A few months later, while in Calgary for a medical procedure, Dennis dropped by a Wellspring centre to leave a gift of his homemade pepper jellies, and he was moved by the experience. “I was inspired by the people there and what they were doing to help people in need,” he said.
The experience reminded him that there is a community of support there for him, whenever he is ready, and wherever he is at.
“I am so grateful to my family and friends who have been there through all the stages of my journey, but sometimes you need a different kind of connection; people outside of family to add an extra layer of comfort.
I live in Brooks and I can’t drive, so it’s good that I can connect with Wellspring and access their services from anywhere,” he said.
This fall, Dennis signed up for several Wellspring programs that are set to begin this month online.
“I haven’t experienced the full impact of Wellspring yet, but I’ve seen it, and I’m looking forward to it.

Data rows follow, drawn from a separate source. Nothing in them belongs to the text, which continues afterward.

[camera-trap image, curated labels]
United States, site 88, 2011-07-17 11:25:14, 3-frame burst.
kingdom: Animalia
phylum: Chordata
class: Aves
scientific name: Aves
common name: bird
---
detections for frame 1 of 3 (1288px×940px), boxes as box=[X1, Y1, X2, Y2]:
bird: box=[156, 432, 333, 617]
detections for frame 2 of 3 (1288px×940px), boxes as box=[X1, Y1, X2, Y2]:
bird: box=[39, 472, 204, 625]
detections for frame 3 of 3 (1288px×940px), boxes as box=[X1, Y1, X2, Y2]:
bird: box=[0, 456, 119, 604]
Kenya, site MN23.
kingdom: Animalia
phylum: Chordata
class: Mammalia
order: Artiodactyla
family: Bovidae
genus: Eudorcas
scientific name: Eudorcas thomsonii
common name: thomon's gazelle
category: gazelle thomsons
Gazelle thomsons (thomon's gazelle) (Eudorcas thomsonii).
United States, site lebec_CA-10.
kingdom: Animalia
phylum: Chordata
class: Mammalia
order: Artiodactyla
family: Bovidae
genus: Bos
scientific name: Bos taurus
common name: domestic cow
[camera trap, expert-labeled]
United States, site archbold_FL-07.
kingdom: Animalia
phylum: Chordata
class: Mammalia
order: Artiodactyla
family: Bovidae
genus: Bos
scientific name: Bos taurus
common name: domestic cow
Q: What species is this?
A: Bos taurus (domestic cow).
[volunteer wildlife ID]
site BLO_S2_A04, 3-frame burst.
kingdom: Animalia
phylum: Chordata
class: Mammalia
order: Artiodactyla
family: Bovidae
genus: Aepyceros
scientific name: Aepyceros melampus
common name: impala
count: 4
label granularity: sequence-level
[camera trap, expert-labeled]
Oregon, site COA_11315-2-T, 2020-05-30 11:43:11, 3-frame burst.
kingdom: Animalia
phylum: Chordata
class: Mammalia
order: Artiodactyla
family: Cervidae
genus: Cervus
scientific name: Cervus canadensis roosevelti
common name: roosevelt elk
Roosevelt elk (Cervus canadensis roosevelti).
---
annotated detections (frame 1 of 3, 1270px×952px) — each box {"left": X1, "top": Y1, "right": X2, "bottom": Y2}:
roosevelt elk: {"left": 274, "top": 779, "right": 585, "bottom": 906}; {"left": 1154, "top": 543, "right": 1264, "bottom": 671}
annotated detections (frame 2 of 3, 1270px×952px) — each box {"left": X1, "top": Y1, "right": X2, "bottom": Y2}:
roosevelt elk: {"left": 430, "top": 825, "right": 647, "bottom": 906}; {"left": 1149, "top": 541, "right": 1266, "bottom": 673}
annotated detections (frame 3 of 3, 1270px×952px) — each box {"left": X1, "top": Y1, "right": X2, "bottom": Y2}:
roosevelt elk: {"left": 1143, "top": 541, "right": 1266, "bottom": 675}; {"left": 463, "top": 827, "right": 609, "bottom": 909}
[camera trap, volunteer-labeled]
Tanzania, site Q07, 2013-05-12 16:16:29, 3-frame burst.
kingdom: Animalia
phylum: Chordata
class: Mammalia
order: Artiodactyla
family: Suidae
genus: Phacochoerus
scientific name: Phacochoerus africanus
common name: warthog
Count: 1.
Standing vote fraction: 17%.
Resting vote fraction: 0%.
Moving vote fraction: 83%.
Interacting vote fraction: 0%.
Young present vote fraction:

I know it will be beneficial to me,” he said.
“Cancer can put you in a dark place but family and places like Wellspring, they turn on a light for you; help to guide you out of it. My circle has changed – it’s gotten smaller – but it’s gotten so much better. The good ones stay,” he said.
Going forward, Dennis says he is not the man he once was; but he hopes that by being open and sharing, he is living his purpose.
“I hope my story can help others. Maybe they learn from my mistakes or take precautions because of something I did or didn’t do. Or maybe they come to see what I’ve seen; that being open is better, and that our true strength and resilience are put to the test during times of adversity. If we choose to, we can find silver linings, and in those moments, we can transform ourselves.”